Holding onto a life insurance policy because you want to recapture the premium you’ve paid into the policy is playing exactly to the insurance company’s hand.  The reason they love to have so little cash surrender value in early years, is related to the thin margins they pull from a life insurance policy at this time.

There’s a lot that one misses out on if they allow themselves to fall for this trap.  The opportunity cost can be substantial. 

This is a prime example of throwing good money after bad and failing to understand sunk costs.

You can’t undo a bad decision.  You have to understand that it is what it is, you made a mistake and now you have to move on.  Economists have been proving this with numerous examples for years.

Businesses are generally good at making these decisions.  That’s why we see some companies spend millions on ideas only to drop them quickly at a loss to move onto better things.

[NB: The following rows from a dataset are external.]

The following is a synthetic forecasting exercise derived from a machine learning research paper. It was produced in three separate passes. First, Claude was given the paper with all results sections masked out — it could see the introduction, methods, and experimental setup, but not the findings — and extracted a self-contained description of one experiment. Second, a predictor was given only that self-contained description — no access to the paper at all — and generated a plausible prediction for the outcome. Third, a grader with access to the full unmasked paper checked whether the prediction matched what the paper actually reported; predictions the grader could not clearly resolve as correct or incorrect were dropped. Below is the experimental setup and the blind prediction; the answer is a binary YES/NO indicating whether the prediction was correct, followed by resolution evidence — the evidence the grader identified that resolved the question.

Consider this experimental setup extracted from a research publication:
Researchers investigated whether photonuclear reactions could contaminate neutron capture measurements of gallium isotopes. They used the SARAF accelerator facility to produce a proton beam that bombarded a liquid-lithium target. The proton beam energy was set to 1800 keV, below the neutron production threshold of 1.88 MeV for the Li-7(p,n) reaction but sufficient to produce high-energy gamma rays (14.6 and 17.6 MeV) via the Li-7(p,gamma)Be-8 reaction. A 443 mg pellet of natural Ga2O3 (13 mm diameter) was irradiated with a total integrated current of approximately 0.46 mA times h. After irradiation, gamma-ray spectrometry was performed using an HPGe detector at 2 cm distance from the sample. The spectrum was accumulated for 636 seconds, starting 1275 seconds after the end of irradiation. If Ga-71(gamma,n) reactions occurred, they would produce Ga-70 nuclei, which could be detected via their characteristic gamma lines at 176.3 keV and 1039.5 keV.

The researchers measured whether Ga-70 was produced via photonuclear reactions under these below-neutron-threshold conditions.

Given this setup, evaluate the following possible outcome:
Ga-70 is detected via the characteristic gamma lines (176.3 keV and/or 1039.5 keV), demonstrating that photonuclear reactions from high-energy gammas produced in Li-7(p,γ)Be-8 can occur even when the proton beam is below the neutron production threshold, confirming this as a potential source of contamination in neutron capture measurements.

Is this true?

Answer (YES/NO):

We commonly advocate for looking at the bigger picture, you have to look more closely at the long term ramifications of sticking with a bad deal. It's best to cut your losses early.

One must be able to evaluate things in their entirety.  If you are wasting money trying to break even on a life insurance policy, so you can then move into a better policy later, you are generally sacrificing a lot of performance you could get out of the better policy now.

To put things in perspective, think about about the television production business. Every year companies develop hundreds of new shows. Some are produced, filmed and edited only to never air. Some air and fail completely. And some make succeed moderately only to become smash hits later on.

Either way, they don't dwell on the failure, they cut the loser and move on with a winning strategy.

Big take away, life insurance products are designed to make people pause and hold onto sunk costs.  It’s an ingenious way to ensure persistency.  Surrender charges are even better tools used to accomplish this.  They are using the data and observations made in the Kahneman-Tversky study on gains and losses.